Que nadie se engañe con los turistas de cinco estrellas que el Ayuntamiento quiere traer a costa de abrir más hoteles minimalistas, con pocas luces, muy oscuros y con un mobiliario carísimo que no aguanta dos temporadas. Acudirá gente con más poder adquisitivo, no con más gusto. Se pone usted en la puerta de un cinco estrellas y ve más tatuajes que en la playa de Mazagón.
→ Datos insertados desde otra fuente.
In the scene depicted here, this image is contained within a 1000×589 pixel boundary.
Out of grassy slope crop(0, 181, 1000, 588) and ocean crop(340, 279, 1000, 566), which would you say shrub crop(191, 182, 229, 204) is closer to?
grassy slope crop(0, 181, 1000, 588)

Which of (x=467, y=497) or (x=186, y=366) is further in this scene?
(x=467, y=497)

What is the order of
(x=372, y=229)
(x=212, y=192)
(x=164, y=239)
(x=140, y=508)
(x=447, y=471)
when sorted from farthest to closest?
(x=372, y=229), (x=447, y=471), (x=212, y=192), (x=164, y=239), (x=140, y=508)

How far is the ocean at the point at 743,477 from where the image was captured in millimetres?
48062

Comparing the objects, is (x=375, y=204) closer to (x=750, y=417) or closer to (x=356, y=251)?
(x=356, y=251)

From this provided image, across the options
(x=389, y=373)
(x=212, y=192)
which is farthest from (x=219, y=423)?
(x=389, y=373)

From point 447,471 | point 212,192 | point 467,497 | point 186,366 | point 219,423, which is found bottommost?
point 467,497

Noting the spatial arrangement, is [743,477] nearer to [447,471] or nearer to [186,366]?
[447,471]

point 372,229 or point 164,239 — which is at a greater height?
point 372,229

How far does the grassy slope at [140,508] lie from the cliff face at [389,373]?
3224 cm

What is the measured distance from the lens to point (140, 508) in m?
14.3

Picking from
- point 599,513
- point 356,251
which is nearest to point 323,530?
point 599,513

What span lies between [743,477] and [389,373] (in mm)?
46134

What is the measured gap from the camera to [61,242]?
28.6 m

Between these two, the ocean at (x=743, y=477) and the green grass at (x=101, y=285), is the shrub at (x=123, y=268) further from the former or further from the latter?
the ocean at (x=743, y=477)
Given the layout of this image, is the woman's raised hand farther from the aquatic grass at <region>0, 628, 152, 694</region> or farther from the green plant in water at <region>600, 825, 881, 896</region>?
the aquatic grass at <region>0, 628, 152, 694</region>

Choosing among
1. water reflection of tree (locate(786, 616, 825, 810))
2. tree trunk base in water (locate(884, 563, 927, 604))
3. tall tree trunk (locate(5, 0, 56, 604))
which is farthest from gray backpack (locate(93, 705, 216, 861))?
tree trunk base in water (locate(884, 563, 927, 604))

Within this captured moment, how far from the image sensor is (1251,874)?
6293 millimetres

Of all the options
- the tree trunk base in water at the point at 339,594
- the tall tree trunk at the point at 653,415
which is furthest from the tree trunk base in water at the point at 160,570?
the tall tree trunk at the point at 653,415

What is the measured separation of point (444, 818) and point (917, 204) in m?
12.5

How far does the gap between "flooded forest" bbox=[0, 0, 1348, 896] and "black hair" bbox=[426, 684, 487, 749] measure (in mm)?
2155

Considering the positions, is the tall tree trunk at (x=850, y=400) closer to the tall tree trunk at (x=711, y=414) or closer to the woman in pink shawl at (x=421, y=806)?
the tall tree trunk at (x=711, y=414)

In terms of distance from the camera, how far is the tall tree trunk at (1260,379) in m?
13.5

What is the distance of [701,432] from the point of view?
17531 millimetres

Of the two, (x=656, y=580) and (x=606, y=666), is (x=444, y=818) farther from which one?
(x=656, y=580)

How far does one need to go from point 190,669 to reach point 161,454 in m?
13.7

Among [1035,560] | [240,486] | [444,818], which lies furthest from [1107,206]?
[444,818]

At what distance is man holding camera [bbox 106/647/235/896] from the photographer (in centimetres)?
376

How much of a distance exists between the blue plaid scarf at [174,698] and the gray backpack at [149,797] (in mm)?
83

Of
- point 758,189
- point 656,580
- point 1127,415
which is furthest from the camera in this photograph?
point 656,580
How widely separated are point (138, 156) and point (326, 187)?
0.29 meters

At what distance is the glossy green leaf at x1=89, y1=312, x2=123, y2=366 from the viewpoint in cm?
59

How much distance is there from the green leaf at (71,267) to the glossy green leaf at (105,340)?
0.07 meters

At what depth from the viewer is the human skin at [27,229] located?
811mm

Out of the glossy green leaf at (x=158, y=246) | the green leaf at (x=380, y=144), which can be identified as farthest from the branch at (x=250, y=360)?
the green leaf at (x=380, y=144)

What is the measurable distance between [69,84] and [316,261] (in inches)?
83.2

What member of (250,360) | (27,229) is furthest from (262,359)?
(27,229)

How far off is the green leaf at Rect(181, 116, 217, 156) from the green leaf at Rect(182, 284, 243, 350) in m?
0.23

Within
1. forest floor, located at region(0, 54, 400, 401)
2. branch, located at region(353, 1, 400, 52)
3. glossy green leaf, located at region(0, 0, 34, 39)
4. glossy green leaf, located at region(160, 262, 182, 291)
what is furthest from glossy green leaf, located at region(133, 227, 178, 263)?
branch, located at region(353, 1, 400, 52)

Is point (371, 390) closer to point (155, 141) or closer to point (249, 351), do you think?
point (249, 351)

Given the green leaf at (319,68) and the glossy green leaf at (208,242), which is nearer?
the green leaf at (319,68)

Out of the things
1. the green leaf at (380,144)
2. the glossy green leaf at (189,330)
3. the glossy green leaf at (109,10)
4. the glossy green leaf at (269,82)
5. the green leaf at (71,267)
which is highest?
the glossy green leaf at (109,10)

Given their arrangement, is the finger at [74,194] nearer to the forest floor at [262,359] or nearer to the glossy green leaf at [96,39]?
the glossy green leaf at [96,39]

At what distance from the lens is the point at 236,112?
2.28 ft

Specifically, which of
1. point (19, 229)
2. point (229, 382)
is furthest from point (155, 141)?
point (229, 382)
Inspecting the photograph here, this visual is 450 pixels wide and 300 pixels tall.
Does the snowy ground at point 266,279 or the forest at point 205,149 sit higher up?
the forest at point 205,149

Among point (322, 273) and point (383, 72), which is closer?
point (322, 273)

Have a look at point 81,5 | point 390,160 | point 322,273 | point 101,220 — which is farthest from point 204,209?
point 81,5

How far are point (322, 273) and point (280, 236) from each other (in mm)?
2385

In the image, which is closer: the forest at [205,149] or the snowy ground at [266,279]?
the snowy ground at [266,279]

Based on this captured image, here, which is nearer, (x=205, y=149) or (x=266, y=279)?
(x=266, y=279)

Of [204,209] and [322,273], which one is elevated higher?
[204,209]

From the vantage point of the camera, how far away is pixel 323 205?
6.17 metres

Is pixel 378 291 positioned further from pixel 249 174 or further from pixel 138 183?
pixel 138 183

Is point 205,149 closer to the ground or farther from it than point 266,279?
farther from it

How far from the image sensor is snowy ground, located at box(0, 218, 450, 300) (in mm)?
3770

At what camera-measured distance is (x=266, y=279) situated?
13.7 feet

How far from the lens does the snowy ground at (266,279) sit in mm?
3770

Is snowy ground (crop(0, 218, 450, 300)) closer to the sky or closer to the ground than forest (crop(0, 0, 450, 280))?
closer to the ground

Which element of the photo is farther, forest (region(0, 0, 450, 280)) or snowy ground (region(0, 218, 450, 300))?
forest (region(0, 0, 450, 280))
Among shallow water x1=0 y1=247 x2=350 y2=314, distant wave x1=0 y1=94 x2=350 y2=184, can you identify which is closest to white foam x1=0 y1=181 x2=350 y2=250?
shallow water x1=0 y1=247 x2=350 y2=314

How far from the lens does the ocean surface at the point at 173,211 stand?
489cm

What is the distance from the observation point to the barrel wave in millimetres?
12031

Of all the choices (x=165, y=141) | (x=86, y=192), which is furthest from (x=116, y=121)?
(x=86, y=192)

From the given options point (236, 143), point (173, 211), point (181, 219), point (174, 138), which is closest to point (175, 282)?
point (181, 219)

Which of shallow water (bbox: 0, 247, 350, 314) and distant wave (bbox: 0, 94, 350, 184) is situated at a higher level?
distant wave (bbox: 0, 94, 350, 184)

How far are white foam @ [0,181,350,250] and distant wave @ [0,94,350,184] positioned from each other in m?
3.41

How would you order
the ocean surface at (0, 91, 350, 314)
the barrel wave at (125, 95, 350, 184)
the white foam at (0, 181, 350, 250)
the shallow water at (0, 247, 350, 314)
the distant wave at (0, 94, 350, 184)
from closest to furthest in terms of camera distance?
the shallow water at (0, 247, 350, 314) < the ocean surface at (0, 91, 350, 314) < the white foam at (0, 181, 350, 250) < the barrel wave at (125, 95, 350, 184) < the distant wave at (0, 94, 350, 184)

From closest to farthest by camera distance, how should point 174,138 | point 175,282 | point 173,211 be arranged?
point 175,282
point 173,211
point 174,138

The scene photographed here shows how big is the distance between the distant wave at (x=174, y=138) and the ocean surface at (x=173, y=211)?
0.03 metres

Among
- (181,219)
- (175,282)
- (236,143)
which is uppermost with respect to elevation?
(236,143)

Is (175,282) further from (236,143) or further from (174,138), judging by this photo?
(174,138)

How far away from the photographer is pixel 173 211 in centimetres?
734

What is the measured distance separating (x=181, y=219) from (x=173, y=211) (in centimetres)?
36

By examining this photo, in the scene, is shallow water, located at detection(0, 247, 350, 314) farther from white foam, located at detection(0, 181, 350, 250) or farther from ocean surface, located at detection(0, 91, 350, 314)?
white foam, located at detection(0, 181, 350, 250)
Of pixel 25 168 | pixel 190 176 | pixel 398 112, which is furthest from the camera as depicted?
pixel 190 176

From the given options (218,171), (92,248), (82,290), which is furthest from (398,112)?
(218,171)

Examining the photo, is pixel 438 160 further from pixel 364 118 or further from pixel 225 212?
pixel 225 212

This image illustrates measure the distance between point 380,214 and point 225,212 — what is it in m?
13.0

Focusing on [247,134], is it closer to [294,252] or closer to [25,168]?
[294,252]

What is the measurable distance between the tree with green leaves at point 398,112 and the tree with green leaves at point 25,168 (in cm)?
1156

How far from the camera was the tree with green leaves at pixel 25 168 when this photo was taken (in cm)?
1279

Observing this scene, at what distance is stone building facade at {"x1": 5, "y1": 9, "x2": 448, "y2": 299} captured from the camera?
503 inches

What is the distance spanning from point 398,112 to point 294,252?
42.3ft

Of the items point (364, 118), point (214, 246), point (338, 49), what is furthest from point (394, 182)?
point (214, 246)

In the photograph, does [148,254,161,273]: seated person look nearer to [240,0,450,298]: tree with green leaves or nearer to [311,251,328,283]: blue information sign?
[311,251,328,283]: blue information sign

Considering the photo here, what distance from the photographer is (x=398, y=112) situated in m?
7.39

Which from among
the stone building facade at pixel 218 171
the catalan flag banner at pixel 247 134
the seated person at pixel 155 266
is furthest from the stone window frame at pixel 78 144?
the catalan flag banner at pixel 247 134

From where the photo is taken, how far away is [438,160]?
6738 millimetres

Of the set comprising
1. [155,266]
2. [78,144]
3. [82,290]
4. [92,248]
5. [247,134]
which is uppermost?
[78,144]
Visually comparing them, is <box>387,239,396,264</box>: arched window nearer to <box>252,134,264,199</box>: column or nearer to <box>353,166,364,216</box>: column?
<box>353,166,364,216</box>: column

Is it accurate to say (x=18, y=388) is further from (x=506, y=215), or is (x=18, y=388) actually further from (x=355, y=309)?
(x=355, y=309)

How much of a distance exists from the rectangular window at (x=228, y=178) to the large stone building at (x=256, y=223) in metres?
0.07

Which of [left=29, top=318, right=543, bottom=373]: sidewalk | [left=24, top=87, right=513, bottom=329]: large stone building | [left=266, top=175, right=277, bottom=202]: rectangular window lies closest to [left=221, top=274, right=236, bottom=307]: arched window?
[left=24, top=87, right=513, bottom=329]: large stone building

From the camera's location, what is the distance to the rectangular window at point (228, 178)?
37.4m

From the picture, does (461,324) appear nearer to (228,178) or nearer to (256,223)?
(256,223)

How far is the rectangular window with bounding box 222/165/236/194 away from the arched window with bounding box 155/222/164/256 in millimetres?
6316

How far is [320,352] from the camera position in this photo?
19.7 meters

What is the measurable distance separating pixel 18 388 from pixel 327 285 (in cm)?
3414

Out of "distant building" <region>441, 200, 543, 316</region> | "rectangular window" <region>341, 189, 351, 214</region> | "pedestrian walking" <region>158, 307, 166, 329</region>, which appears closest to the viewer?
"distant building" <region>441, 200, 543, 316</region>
Al menos podríamos empezar por cuidar la propia ciudad. ¿Como? No colocando un soporte fijo de publicidad delante de la Iglesia del Salvador, entre dos preciosos naranjos, junto a la estatua de Martínez Montañés. ¿No había otro sitio, almas mías del Ayuntamiento? El que ha dado el visto bueno a la instalación del mobiliario ha tenido la misma sensibilidad que la que tendió el sujetador, o el que salió con el torso desnudo al balcón al paso de la comitiva de la procesión de impedidos del Sagrario.
Nunca las cinco estrellas cayeron tan bajas, estuvieron menos cotizadas y se valoraron menos. En la fototeca municipal se ven imágenes de los años cincuenta y sesenta con la gente de toda condición mejor vestida que ahora, personas sencillas, humildes, con rostros duros y sufridos porque no hace falta explicar la adversidad contra la que sobrevivía la gran mayoría, pero con sus pantalones largos, camisas y sombreros. Este particular aspecto no deja de llamar la atención en contraste con la realidad de hoy.
En la Hermandad de Torreblanca siempre ruegan a los periódicos que el día de salida de la cofradía se eviten las fotos que no proyecten una imagen favorable del barrio, como las de ropa tendida al paso del Señor. Alguien del Ayuntamiento tendrá que empezar a hacer esa labor. Los turistas son como adolescentes incontrolables. Los directores de hoteles carecen de autoridad. La ciudad es una gran playa tomada por polizones de cinco estrellas.